Маргрете Ирене отворачивается от меня и смотрит теперь на Сигрюн.
— Я видела вашу сестру в Вене, когда они с Акселем поженились. Вы с нею очень похожи. Она была такая красивая.
Сигрюн краснеет.
— Мы с нею были очень разными, — коротко бросает она.
И мы расходимся, уверив друг друга, что вскоре встретимся снова. Может быть, я приеду в Вену. Или она — в Осло, когда я буду играть концерт Рахманинова с Филармоническим оркестром. Хайно Бубах прерывает наш разговор и обнимает жену за плечи.
Мы снова остаемся втроем — Сигрюн, Гуннар и я.
При ярком, льющемся с потолка свете я вижу, что Гуннар болен серьезнее, чем я думал. Сигрюн что-то шепчет ему на ухо и заботливо, почти любовно обнимает его.
Он обнимает и меня. Точнее, кладет руки мне на плечи. Словно благословляет.
У меня возникает чувство, что я вижу его в последний раз.
По дороге в Скугфосс Сигрюн плачет.
Она рассказывает мне, что болезнь Гуннара дала рецидив. Это ужасно. Он — близкий друг и ее, и Эйрика.
А друзья важны, когда люди живут в таком захолустье.
К тому же они с Эйриком оба в долгу перед ним.
Лыжня
Проходит неделя. Все эти дни я много занимаюсь и вдруг понимаю, что мне необходимо глотнуть свежего воздуха.
Меня мучает то, что мы с Сигрюн не сказали друг другу.
Я был о себе слишком высокого мнения, решил, что могу направлять события, что наши отношения с Сигрюн будут развиваться так, что уже ни у кого из нас не будет возможности повернуть вспять. Но они затормозились. И я ничего не могу с этим поделать. Рука, которой я надеялся открыть дверь в мир Сигрюн, превратилась в символ расстояния между нами: до этой точки и ни шагу дальше. И мы уже давно не играли вместе. Она все валит на зиму. Зима холодна и сурова.
— В такую пору случается много инфарктов, — говорит она.
Люди больше болеют. И у районного врача бывает больше работы.
Я встречаю Эйрика во дворе перед зданием интерната, где я стою, щурясь на неожиданный свет, который предупреждает, что весна уже не за горами. На Эйрике красно-сине-белый лыжный костюм, под мышкой лыжи и палки.
— Ты бледный и какой-то измученный, — говорит он мне. — Что-нибудь случилось?
— Моя болезнь называется «Рахманинов». Наверное, я в последнее время переусердствовал с занятиями. И дело не только в предстоящем концерте. Я репетирую одновременно еще один репертуар.
— Словом, тебе необходима прогулка на лыжах. Пойдешь со мной?
— С удовольствием, — отвечаю я.
— Чудесно! Я очень рад!
Он уже давно перестал брать меня в расчет.

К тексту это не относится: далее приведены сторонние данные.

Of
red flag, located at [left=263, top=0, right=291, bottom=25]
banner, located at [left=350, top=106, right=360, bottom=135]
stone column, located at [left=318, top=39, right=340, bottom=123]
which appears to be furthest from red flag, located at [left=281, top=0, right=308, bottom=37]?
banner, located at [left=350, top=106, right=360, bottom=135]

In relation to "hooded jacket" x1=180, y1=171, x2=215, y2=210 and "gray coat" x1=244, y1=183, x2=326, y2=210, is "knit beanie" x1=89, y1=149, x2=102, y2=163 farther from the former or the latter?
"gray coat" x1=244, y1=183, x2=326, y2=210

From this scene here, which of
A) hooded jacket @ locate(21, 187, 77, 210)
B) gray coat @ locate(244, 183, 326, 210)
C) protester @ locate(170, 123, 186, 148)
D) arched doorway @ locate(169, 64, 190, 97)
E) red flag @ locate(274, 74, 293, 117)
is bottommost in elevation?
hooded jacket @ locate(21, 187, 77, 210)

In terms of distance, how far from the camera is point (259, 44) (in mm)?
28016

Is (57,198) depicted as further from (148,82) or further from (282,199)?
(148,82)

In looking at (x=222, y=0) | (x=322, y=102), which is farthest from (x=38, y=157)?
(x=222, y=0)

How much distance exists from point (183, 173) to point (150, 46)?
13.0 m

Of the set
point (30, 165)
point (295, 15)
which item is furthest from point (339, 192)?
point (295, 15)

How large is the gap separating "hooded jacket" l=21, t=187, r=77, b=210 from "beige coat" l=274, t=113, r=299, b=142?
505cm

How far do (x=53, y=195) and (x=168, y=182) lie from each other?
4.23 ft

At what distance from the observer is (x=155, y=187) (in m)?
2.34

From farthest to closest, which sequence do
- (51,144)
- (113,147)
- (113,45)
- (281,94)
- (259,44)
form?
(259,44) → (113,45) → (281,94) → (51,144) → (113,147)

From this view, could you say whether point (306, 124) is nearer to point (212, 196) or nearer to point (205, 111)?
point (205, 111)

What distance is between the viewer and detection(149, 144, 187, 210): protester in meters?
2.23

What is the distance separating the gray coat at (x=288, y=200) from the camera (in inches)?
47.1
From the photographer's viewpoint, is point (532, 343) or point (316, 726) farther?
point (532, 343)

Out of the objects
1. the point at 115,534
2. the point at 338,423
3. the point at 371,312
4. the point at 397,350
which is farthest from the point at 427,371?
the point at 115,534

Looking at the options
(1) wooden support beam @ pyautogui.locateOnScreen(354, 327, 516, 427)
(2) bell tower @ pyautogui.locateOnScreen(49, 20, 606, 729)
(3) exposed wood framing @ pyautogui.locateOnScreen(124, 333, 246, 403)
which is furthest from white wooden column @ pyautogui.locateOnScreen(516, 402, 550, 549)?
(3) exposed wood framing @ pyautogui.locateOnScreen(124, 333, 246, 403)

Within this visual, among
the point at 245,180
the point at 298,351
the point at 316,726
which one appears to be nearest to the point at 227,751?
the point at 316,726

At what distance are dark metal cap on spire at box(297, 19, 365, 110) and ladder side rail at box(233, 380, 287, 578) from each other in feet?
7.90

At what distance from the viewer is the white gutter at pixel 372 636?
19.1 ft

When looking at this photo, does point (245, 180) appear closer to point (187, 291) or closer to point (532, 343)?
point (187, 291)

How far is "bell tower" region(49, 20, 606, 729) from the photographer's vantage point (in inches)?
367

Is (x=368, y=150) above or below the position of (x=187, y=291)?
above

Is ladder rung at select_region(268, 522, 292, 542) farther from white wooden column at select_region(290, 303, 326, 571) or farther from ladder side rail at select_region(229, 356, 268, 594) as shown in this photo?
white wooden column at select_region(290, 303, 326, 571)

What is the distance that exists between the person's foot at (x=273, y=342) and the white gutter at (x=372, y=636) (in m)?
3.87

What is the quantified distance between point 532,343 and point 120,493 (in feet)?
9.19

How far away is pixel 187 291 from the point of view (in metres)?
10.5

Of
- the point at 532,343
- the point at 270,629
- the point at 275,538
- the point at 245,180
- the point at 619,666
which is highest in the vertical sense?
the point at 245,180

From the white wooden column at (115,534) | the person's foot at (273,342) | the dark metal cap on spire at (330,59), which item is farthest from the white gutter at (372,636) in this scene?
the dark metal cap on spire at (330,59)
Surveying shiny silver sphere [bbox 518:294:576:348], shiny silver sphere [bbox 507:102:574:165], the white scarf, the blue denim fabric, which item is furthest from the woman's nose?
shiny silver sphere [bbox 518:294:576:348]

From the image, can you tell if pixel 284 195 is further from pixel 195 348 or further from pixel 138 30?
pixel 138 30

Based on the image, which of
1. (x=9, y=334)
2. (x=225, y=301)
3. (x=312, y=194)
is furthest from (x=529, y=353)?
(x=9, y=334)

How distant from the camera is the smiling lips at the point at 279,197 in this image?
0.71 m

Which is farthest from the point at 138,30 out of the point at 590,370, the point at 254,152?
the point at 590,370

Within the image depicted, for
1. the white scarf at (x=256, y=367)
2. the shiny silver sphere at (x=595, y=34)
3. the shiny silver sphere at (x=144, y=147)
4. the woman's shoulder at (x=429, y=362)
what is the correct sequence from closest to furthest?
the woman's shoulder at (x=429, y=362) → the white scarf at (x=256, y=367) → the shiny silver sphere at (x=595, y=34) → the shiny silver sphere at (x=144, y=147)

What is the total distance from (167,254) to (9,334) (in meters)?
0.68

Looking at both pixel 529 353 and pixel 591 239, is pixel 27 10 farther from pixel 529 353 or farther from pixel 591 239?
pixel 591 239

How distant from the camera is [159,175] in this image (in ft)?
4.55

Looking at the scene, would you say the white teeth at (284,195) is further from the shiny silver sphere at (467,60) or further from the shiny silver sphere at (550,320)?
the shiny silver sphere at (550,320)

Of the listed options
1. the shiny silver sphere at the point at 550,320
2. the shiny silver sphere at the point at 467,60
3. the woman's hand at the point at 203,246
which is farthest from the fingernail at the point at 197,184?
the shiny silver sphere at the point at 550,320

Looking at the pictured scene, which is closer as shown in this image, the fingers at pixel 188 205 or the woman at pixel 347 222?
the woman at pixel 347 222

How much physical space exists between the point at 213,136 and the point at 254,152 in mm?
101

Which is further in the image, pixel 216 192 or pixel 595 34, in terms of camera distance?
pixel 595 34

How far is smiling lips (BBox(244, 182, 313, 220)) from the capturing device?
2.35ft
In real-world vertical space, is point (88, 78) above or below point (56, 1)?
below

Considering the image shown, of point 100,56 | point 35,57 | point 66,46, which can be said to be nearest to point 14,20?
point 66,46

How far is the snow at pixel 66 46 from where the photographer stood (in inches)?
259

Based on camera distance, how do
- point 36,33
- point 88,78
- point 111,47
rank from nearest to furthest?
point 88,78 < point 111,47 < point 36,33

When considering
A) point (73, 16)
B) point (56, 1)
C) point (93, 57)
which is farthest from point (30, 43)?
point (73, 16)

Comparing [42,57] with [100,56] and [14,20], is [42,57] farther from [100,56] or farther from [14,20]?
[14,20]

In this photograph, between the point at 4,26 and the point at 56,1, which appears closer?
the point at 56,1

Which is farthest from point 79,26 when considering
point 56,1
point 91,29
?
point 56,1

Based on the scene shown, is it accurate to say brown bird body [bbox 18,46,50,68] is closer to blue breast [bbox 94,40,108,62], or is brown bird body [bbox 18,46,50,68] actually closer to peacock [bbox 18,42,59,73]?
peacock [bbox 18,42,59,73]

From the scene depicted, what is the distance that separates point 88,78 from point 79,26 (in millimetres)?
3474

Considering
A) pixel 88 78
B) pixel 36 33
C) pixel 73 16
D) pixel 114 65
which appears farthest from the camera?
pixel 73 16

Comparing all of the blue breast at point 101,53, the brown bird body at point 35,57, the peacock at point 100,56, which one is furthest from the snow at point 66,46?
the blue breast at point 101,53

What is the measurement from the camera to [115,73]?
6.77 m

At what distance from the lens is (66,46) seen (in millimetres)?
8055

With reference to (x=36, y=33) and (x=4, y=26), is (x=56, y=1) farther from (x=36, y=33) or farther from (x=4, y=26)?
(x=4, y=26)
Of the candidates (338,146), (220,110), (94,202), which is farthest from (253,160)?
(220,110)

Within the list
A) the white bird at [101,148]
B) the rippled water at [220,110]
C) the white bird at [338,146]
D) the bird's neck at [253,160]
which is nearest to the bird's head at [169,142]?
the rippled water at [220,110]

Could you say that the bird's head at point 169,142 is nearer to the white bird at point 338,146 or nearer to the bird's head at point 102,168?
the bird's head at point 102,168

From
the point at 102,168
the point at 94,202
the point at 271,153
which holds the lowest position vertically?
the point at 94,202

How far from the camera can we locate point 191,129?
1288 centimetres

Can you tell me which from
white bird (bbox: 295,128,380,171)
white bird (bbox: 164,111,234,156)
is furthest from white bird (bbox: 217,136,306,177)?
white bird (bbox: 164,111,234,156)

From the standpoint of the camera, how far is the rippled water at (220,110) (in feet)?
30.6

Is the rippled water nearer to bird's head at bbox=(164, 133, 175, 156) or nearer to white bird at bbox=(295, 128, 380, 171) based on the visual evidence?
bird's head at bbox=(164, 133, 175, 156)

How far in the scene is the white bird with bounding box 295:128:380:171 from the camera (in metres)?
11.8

Наши планы, которые мы с ним строили осенью: долгие походы по долине, ночевки в чумах — так и остались планами. Я оправдывался Рахманиновым. Занятиями. Возможностью лишний раз сыграть дуэтом с Сигрюн. Последнее Эйрик одобрял, он видел, как благотворно на нее действует музицирование со мной. Я всячески избегал его, мне было тяжело думать о нашем с Сигрюн предательстве, и в конце концов он счел меня талантливым малокровным доходягой из большого города. Единственное, на что я годился, — это каждую неделю исполнять перед учащимися прекрасные произведения, знакомить их с классической музыкой, с чем сам Эйрик, по его признанию, справиться не мог, ну и помочь появиться на свет несомненному таланту Тани Иверсен.
Эйрик приносит мне из кладовой лыжи и ботинки. Находит вполне сносный старый анорак и шерстяной джемпер. Время — одиннадцать утра. Солнце в этих широтах стоит еще низко, свет обманчив. Мне кажется, что мороз не меньше двадцати градусов.
— Пойдем искать медвежью берлогу, — с воодушевлением говорит Эйрик, смазывая мои лыжи. — Это неблизко, но ты молод и легко с этим справишься.
Во мне вдруг просыпается естественное для мужчины желание победить в состязании.
— Все будет отлично, — уверяю я его.
— Я выбрал для тебя самую подходящую мазь. Мне бы следовало быть смазчиком лыж в сборной страны.
Он вешает на плечо ружье. И мы пускаемся в путь. Эйрик идет впереди. Я — сразу за ним. Вид ружья на плече Эйрика будит во мне какое-то зловещее предчувствие. Я еще не забыл выстрелов у реки. Дергающегося на льду человека.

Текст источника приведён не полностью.